On his way to Maguire’s condo, he called Pauline Cousins at the Best Western and told her that he had talked with Melissa.
“My daughter is alive then,” she said, her voice faltering and sounding as if she were on the verge of tears.
“She is and she appears healthy.” Shannon hesitated. “She refuses to see you, though, which is what we should’ve expected. Pauline, I’ve dealt with cults before and this is common.”
“But she does seem healthy?”
“Yes.”
“Thank God for that,” she said. “What next? How do I get Melissa out of there?”
“I have an idea of something to try, but you’re going to have to be patient.”
“What could you possibly try?”
“It’s probably better if I don’t tell you about it. Please, trust me about this.”
“But what if it doesn’t work?” she asked. Panic had crept into her voice. “What do I do after that? Do I need to hire someone to kidnap and deprogram her? I’ve found ads for people who do that.
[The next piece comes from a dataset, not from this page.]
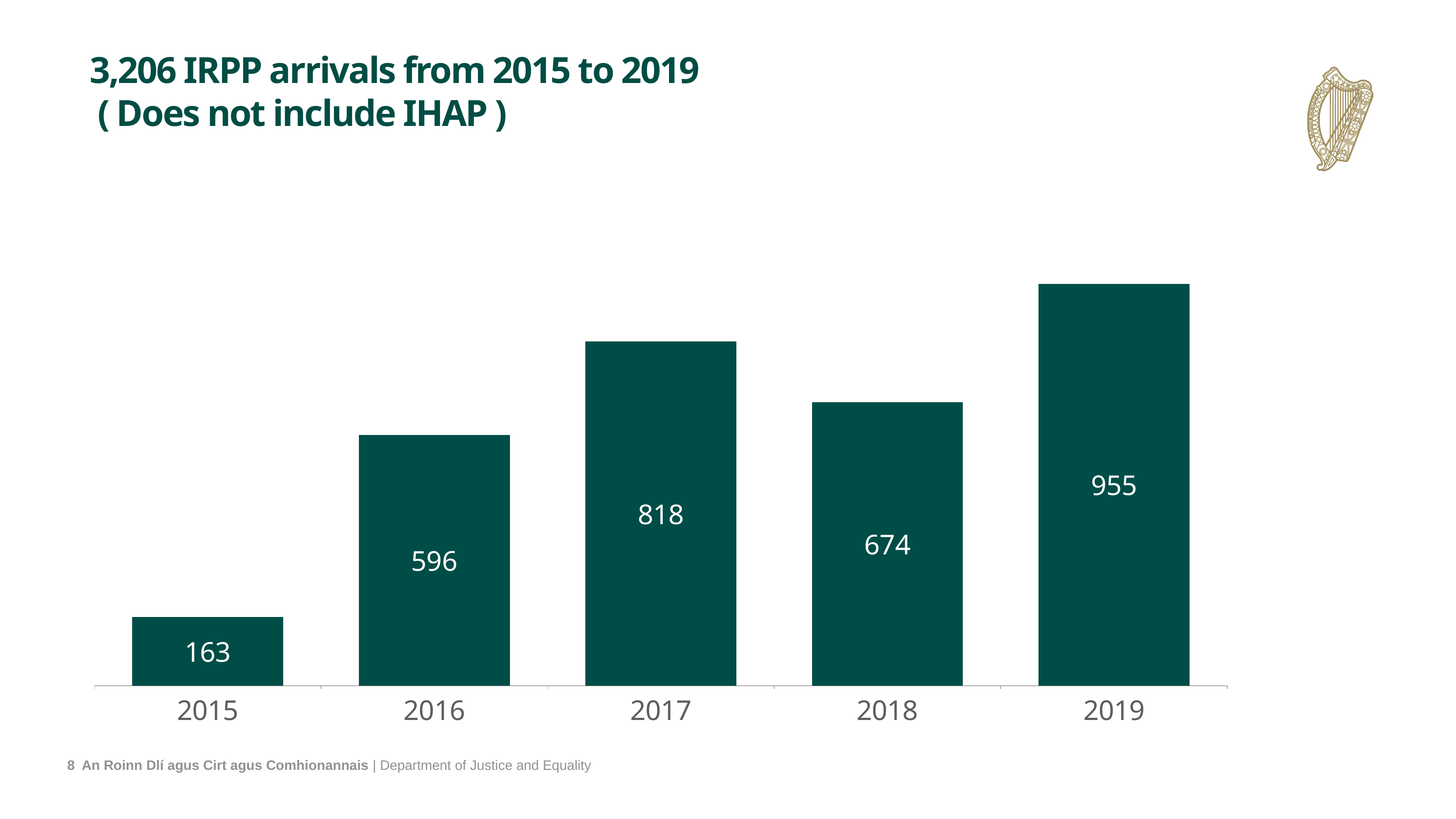
Which year has the highest value? 2019 What is the value for 2017? 818 What is the difference between the values for 2016 and 2015? 433 What is the value for 2015? 163 Does the value rise or fall from 2017 to 2018? fall Which year has the lowest value? 2015 Which is larger, the value for 2017 or the value for 2018? 2017 How many years are shown on the chart? 5 What is the difference between the values for 2019 and 2018? 281 What kind of chart is shown on the slide? bar chart What is the value for 2019? 955 What is the title of the slide? 3,206 IRPP arrivals from 2015 to 2019 ( Does not include IHAP )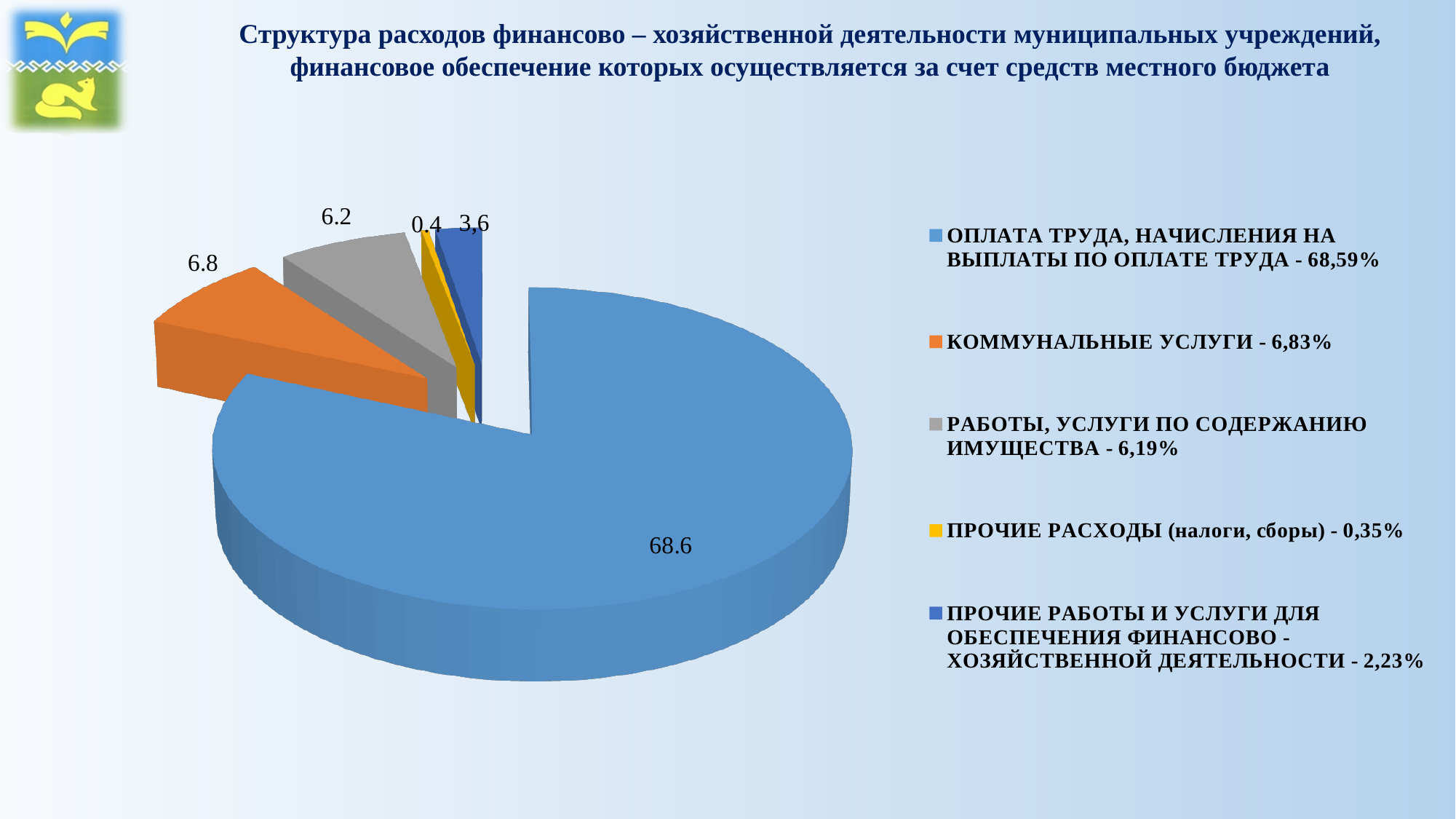
Which category has the smallest slice of the pie? ПРОЧИЕ РАСХОДЫ (налоги, сборы) How many slices does the pie chart have? 5 What is the data label on the pie slice for КОММУНАЛЬНЫЕ УСЛУГИ? 6.8 What is the data label on the pie slice for РАБОТЫ, УСЛУГИ ПО СОДЕРЖАНИЮ ИМУЩЕСТВА? 6.2 Which slice is larger: КОММУНАЛЬНЫЕ УСЛУГИ or РАБОТЫ, УСЛУГИ ПО СОДЕРЖАНИЮ ИМУЩЕСТВА? КОММУНАЛЬНЫЕ УСЛУГИ What is the data label on the pie slice for ПРОЧИЕ РАБОТЫ И УСЛУГИ ДЛЯ ОБЕСПЕЧЕНИЯ ФИНАНСОВО - ХОЗЯЙСТВЕННОЙ ДЕЯТЕЛЬНОСТИ? 3,6 What is the difference between the data labels for КОММУНАЛЬНЫЕ УСЛУГИ and РАБОТЫ, УСЛУГИ ПО СОДЕРЖАНИЮ ИМУЩЕСТВА? 0.6 What percentage does the legend give for КОММУНАЛЬНЫЕ УСЛУГИ? 6,83% What is the data label on the pie slice for ПРОЧИЕ РАСХОДЫ (налоги, сборы)? 0.4 What kind of chart is shown on the slide? Pie chart What is the data label on the pie slice for ОПЛАТА ТРУДА, НАЧИСЛЕНИЯ НА ВЫПЛАТЫ ПО ОПЛАТЕ ТРУДА? 68.6 Which category has the largest slice of the pie? ОПЛАТА ТРУДА, НАЧИСЛЕНИЯ НА ВЫПЛАТЫ ПО ОПЛАТЕ ТРУДА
Oh God, is that what I need to do?”
“Right now you need to take a deep breath, try to relax and give me time to see if what I have in mind works.”
Pauline started sobbing then. Listening to her breaking down brought a knot to his stomach. He didn’t want to tell her that kidnapping Melissa wasn’t even an option-that that only worked when cult members were brought into the public, usually to panhandle for money or recruit new members. With Melissa locked away inside True Light, there would be no way to get to her.
“At least we know Melissa is alive and healthy,” Pauline conceded when she could, still sniffling heavily, her breathing ragged as she tried to hold back more tears. “At least that’s something.”
“It is,” Shannon said. “It’s more than we knew yesterday. And keep the faith. I’m not abandoning her. I’m not abandoning you.”
She told him she would try to, and thanked him for everything he was doing for her and Melissa. “We still haven’t talked about your fee. I’d like to pay you for what you’ve already done.”
“We can talk about all that later,” Shannon said. “After Melissa is out of there and safe with you.”
Maguire was grinning from ear to ear when he greeted Shannon at his door. Perspiration showed on his forehead and neck, his shirt looking soaked around the collar and underarms. “I’ve got some pictures for you,” he said with a wink.
Bob Segar’s ‘Her Strut’ played in the background. When they got to the living room, Shannon saw that the room had been cleaned up. It still needed work, but the litter had been picked off the floor and trash bags were stacked in a corner. Windows had also been opened to air the place out.
“You’ve been busy,” Shannon said.
Maguire’s grin turned self-conscious. “Yeah, well, I decided to turn over a new leaf. And you were right. When I was cleaning up in the kitchen I saw some mouse droppings. I’ll buy traps later.”